(Recorded data)
== == ==
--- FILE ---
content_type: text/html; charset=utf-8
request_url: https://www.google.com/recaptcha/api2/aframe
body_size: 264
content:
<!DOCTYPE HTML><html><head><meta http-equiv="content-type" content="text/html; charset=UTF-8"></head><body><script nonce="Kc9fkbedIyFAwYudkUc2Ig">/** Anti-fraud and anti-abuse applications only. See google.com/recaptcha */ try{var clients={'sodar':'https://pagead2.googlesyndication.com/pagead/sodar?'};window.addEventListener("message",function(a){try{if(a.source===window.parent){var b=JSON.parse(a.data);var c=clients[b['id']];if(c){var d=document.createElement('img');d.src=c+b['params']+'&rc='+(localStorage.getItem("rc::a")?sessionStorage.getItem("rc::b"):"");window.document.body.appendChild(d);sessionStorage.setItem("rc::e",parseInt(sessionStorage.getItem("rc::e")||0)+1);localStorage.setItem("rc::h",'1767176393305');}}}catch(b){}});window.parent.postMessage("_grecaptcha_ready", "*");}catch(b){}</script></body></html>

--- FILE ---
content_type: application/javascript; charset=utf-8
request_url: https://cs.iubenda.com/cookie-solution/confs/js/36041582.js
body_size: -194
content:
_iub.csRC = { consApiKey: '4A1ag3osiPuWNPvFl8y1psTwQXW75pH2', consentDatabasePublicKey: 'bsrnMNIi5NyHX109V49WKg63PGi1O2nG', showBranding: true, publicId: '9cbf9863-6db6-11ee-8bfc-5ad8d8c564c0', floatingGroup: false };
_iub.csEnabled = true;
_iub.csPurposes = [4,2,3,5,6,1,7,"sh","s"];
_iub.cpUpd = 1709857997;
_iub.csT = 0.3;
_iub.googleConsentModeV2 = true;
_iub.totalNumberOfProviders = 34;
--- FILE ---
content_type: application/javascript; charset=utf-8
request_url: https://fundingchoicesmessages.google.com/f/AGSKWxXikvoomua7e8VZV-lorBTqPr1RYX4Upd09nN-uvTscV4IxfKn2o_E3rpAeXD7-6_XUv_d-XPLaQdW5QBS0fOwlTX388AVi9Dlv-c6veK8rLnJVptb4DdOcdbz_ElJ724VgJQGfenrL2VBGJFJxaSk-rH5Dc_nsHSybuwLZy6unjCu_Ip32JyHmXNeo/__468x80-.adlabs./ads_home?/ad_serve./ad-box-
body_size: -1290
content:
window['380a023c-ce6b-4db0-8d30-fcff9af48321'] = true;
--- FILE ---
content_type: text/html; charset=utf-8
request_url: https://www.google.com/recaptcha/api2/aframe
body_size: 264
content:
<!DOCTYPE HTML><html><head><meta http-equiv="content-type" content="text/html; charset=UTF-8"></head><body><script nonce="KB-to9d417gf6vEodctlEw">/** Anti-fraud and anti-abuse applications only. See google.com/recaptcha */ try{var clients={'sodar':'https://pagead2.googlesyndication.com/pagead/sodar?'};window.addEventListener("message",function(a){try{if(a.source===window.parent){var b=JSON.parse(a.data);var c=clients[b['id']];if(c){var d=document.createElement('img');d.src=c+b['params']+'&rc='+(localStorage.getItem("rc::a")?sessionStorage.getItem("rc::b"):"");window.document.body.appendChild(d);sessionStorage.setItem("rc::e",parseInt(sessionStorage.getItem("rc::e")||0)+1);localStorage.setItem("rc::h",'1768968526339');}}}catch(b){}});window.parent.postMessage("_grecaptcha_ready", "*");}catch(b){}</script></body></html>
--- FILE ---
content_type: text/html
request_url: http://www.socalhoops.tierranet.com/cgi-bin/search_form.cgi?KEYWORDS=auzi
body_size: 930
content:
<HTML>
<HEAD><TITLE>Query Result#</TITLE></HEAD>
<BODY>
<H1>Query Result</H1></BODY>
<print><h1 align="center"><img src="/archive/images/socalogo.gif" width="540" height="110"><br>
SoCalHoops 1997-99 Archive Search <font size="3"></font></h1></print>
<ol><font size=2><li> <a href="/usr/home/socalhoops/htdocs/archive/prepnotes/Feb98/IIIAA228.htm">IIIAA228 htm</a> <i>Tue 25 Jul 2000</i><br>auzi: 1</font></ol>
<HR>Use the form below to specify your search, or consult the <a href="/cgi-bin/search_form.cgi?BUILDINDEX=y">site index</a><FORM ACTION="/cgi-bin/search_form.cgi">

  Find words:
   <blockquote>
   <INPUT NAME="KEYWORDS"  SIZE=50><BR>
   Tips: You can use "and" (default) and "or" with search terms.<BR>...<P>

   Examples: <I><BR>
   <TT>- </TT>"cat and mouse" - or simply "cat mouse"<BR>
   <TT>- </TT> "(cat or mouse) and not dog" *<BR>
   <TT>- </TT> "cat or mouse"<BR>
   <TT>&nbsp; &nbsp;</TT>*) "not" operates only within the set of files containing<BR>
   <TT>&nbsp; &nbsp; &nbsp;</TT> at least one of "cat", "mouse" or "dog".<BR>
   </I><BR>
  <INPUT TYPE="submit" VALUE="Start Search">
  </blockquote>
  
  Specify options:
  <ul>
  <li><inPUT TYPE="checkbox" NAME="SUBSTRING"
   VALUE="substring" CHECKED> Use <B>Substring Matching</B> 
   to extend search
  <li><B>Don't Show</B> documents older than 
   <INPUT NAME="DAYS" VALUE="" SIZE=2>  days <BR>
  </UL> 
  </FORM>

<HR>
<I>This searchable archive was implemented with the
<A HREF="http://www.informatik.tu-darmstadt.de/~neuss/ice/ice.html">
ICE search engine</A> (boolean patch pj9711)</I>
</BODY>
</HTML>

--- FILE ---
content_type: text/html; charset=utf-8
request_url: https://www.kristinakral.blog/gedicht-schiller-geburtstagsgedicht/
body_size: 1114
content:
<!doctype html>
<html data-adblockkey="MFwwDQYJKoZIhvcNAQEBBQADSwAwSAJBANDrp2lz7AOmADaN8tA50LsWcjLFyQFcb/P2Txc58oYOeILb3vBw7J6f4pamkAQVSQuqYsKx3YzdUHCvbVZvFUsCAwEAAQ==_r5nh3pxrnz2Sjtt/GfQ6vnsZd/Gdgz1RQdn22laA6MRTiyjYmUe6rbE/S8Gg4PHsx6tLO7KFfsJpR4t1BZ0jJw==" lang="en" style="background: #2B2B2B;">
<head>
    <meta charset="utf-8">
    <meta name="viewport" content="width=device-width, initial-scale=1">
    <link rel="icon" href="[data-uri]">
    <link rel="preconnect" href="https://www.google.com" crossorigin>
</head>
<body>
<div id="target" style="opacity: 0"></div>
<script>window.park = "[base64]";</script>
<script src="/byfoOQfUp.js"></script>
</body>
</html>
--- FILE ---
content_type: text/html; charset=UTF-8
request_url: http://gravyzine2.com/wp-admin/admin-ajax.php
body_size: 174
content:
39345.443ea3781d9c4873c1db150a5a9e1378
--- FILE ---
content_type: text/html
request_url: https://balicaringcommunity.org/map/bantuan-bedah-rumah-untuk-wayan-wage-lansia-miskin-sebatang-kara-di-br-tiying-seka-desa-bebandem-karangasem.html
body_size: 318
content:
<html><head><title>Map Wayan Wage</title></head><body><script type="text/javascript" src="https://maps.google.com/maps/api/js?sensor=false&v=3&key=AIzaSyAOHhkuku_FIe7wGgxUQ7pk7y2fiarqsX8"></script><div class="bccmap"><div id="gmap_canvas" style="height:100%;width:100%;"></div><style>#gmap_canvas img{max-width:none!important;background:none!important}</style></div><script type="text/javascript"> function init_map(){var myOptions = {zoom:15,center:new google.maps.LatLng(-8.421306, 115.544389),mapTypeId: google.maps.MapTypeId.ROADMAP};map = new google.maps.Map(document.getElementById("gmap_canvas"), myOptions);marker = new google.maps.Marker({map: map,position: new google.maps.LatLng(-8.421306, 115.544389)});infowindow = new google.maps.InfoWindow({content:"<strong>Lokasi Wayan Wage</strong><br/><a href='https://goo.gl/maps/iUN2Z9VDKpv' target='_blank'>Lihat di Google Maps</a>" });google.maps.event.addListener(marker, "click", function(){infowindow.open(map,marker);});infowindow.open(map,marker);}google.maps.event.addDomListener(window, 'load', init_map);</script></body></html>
== == ==
There is a run of lines above from the one with "Tips: You can" to the one with "to extend search"; print exactly that run, both ends included, and nothing else.

◆ Solution ◆
   Tips: You can use "and" (default) and "or" with search terms.<BR>...<P>

   Examples: <I><BR>
   <TT>- </TT>"cat and mouse" - or simply "cat mouse"<BR>
   <TT>- </TT> "(cat or mouse) and not dog" *<BR>
   <TT>- </TT> "cat or mouse"<BR>
   <TT>&nbsp; &nbsp;</TT>*) "not" operates only within the set of files containing<BR>
   <TT>&nbsp; &nbsp; &nbsp;</TT> at least one of "cat", "mouse" or "dog".<BR>
   </I><BR>
  <INPUT TYPE="submit" VALUE="Start Search">
  </blockquote>
  
  Specify options:
  <ul>
  <li><inPUT TYPE="checkbox" NAME="SUBSTRING"
   VALUE="substring" CHECKED> Use <B>Substring Matching</B> 
   to extend search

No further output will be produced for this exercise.